Maybe if the issue at hand had a more dramatic name the media and the American public would take a serious interest in congressional debates that are in the process of defining not just the quality of the food we eat but the future of our rural communities, the environment that surrounds us, and the type of economy our nation chooses to construct.
This week, Congress is putting the finishing touches on a long-term farm bill that has, for the most part, been developed behind closed doors in such complex and interest-driven negotiations that most Americans are unaware of the issues that are in play. Yet, as the disastrous Freedom to Farm Act of 1996 proved, a bad farm bill can devastate a good nation.
When Bill Clinton, Newt Gingrich and Trent Lott got together to write a farm bill that favored corporate agribusiness at every turn, they undermined working family farmers so badly that the bill quickly became known as "the Freedom to Fail Bill." And farmers did fail, with several states experiencing the most dramatic loss in the number of family farms since the Great Depression era.
The next multiyear farm bill is now being shaped in high-stakes sessions of a powerful House-Senate Farm Bill Conference Committee. The bill that will eventually be sent to President Bush's desk will be a compromise measure between a House plan that has been more influenced by corporate agribusiness demands and Senate legislation that is somewhat more reflective of the goals of working farmers.
Any compromise is likely to be better than the soon-to-be-scrapped "Freedom to Fail" structure. And that's a good thing. Sympathy for working farmers is a legitimate rationale for backing a redirection of federal agricultural policy priorities. But it is far from the only one.

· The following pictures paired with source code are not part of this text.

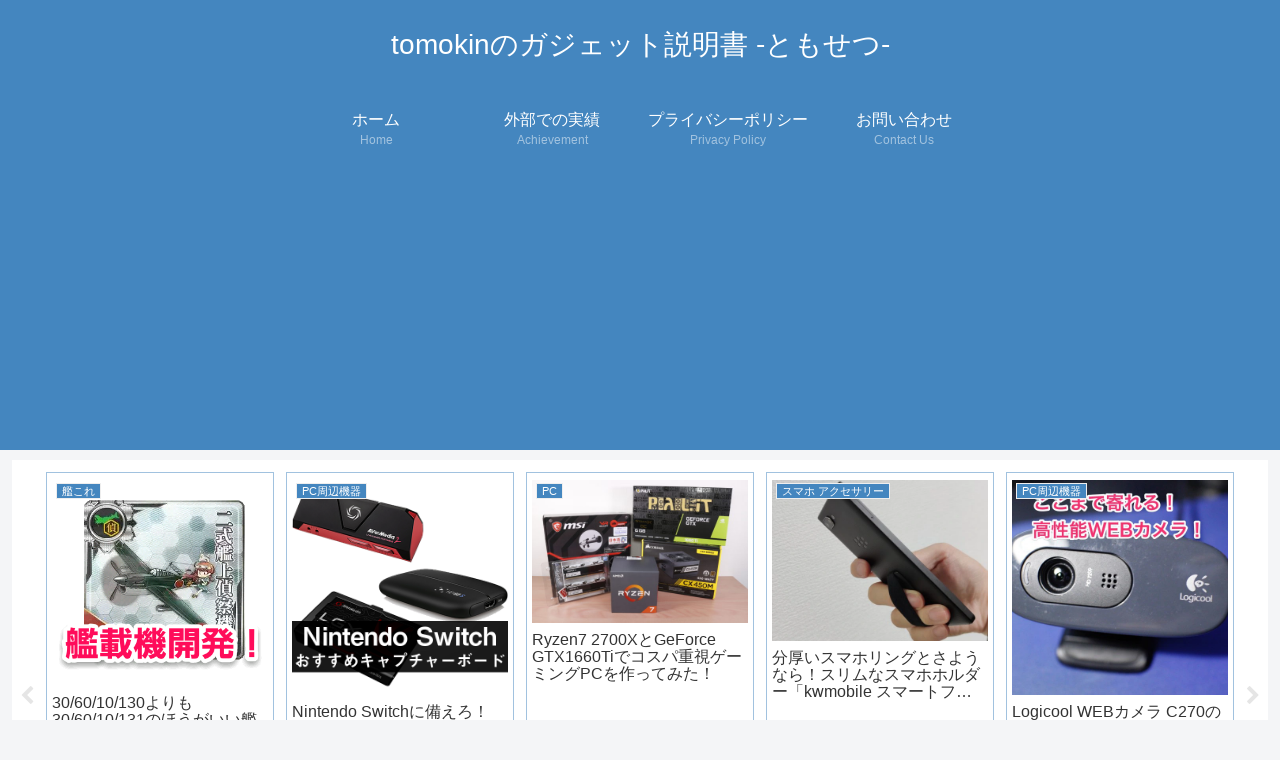

--- FILE ---
content_type: text/html; charset=utf-8
request_url: https://www.google.com/recaptcha/api2/aframe
body_size: 265
content:
<!DOCTYPE HTML><html><head><meta http-equiv="content-type" content="text/html; charset=UTF-8"></head><body><script nonce="31OncbH-cXjasyQlc4-0Vw">/** Anti-fraud and anti-abuse applications only. See google.com/recaptcha */ try{var clients={'sodar':'https://pagead2.googlesyndication.com/pagead/sodar?'};window.addEventListener("message",function(a){try{if(a.source===window.parent){var b=JSON.parse(a.data);var c=clients[b['id']];if(c){var d=document.createElement('img');d.src=c+b['params']+'&rc='+(localStorage.getItem("rc::a")?sessionStorage.getItem("rc::b"):"");window.document.body.appendChild(d);sessionStorage.setItem("rc::e",parseInt(sessionStorage.getItem("rc::e")||0)+1);localStorage.setItem("rc::h",'1769126494107');}}}catch(b){}});window.parent.postMessage("_grecaptcha_ready", "*");}catch(b){}</script></body></html>

--- FILE ---
content_type: application/javascript; charset=utf-8;
request_url: https://dalc.valuecommerce.com/app3?p=885624116&_s=https%3A%2F%2Ftomokin-gadget.com%2F2016%2F06%2Fpost-5465%2F&vf=iVBORw0KGgoAAAANSUhEUgAAAAMAAAADCAYAAABWKLW%2FAAAAMElEQVQYV2NkFGP4nxGzi%2BFTXyADY7QD8%2F%2Bda24wfJunxcC4m6vrv%2Fe5AIZVGmoMACAlDrDKrcegAAAAAElFTkSuQmCC
body_size: 1339
content:
vc_linkswitch_callback({"t":"6972ba5c","r":"aXK6XAALqLEDFOzbCooD7AqKC5YeWg","ub":"aXK6WwALW0ADFOzbCooFuwqKBtjasA%3D%3D","vcid":"NENl_Y57jThQtvvcs7HnihhHZyQz2FD10VeHfEazAv8hALXpVPq3u86fpRs26uDY","vcpub":"0.764081","paypaymall.yahoo.co.jp":{"a":"2695956","m":"2201292","g":"1b57d1b08a"},"p":885624116,"www.lenovo.com":{"a":"2680394","m":"218","g":"8fa96259a7","sp":"cid%3Djp%3Aaffiliate%3Adsry7f"},"s":3284154,"mini-shopping.yahoo.co.jp":{"a":"2695956","m":"2201292","g":"1b57d1b08a"},"www.ark-pc.co.jp":{"a":"2489971","m":"2783092","g":"f95912308a"},"shopap.lenovo.com":{"a":"2680394","m":"218","g":"8fa96259a7","sp":"cid%3Djp%3Aaffiliate%3Adsry7f"},"shopping.geocities.jp":{"a":"2695956","m":"2201292","g":"1b57d1b08a"},"vector.co.jp":{"a":"2425375","m":"2296205","g":"8706b3248a"},"mbhshop.elecom.co.jp":{"a":"2423127","m":"2505544","g":"776b583d8a"},"shopping.yahoo.co.jp":{"a":"2695956","m":"2201292","g":"1b57d1b08a"},"tsukumo.co.jp":{"a":"2348206","m":"2097626","g":"a9d1fe9e8a"},"approach.yahoo.co.jp":{"a":"2695956","m":"2201292","g":"1b57d1b08a"},"shop.elecom.co.jp":{"a":"2423127","m":"2505544","g":"776b583d8a"},"paypaystep.yahoo.co.jp":{"a":"2695956","m":"2201292","g":"1b57d1b08a"},"www3.lenovo.com":{"a":"2680394","m":"218","g":"8fa96259a7","sp":"cid%3Djp%3Aaffiliate%3Adsry7f"},"l":4})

Americans who have never walked a fence line, planted a seed or milked a cow ought to get engaged with the current debate because the issues that it touches on go far beyond the farm gate.
Farm bill debates are the legislative venue for most discussions on food labeling (so that consumers know where and how their meat, grains, cheeses, fruits, vegetables and drinks are produced), importation of potentially unsafe food products, and regulation of genetic modification of food. Farm bill debates are also the place where Congress entertains questions of controlling corporate monopolies, regulating food-processing industries, and development of rural areas that contain some of the poorest and most racially diverse stretches of America.

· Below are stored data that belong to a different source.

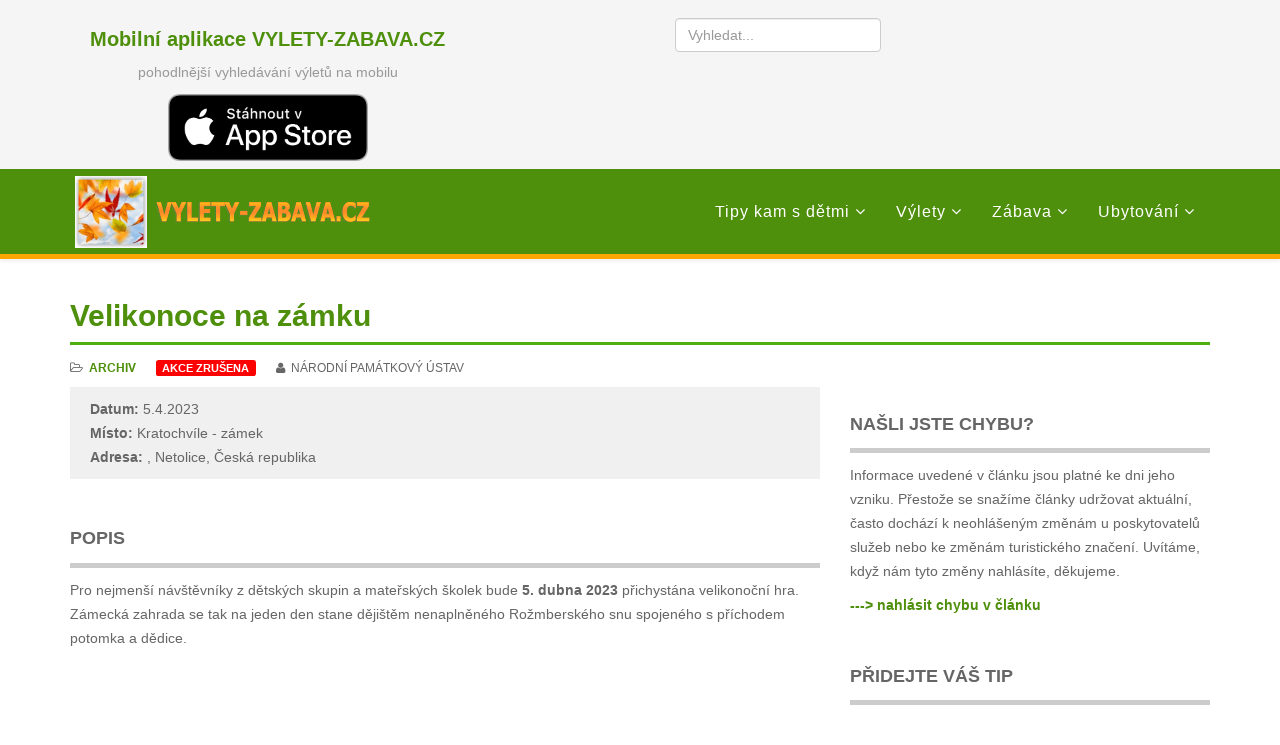

--- FILE ---
content_type: text/html; charset=utf-8
request_url: https://www.google.com/recaptcha/api2/aframe
body_size: 260
content:
<!DOCTYPE HTML><html><head><meta http-equiv="content-type" content="text/html; charset=UTF-8"></head><body><script nonce="WQR97yj0YTWWFVVe3yROsQ">/** Anti-fraud and anti-abuse applications only. See google.com/recaptcha */ try{var clients={'sodar':'https://pagead2.googlesyndication.com/pagead/sodar?'};window.addEventListener("message",function(a){try{if(a.source===window.parent){var b=JSON.parse(a.data);var c=clients[b['id']];if(c){var d=document.createElement('img');d.src=c+b['params']+'&rc='+(localStorage.getItem("rc::a")?sessionStorage.getItem("rc::b"):"");window.document.body.appendChild(d);sessionStorage.setItem("rc::e",parseInt(sessionStorage.getItem("rc::e")||0)+1);localStorage.setItem("rc::h",'1768817556569');}}}catch(b){}});window.parent.postMessage("_grecaptcha_ready", "*");}catch(b){}</script></body></html>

"There are all these issues of race, class, corporate power -- not to mention the quality of what we eat and drink -- that are decided in the farm bill debate," Merle Hansen, the Nebraska farmer who is president emeritus of the North American Farm Alliance, once explained to me. "Yet, for the most part, Americans don't know that the debate is going on. People need to recognize that the lobbyists for the agribusiness corporations are the ones who like it this way. The less attention there is, the more they can get away with."
The Senate farm bill includes a number of critical anti-corporate and consumer-protection components that need to be safeguarded. Of particular interest are measures to require country-of-origin labeling on agricultural products and provide for far more serious examination of where and how food is produced; programs to aid sustainable agriculture initiatives; and a section proposed by Sen. Russ Feingold, D-Wis., to protect the legal right of farmers to challenge unsound practices being forced upon them by agribusiness corporations with which they contract.
The National Campaign for Sustainable Agriculture has set up a great Web site (www.sustainableagriculture.net) to help Americans -- even those with no mud on their boots -- leap into the debate. And everyone who eats ought to make the leap because, while they call what is being shaped in Washington a farm bill, this really is the food bill.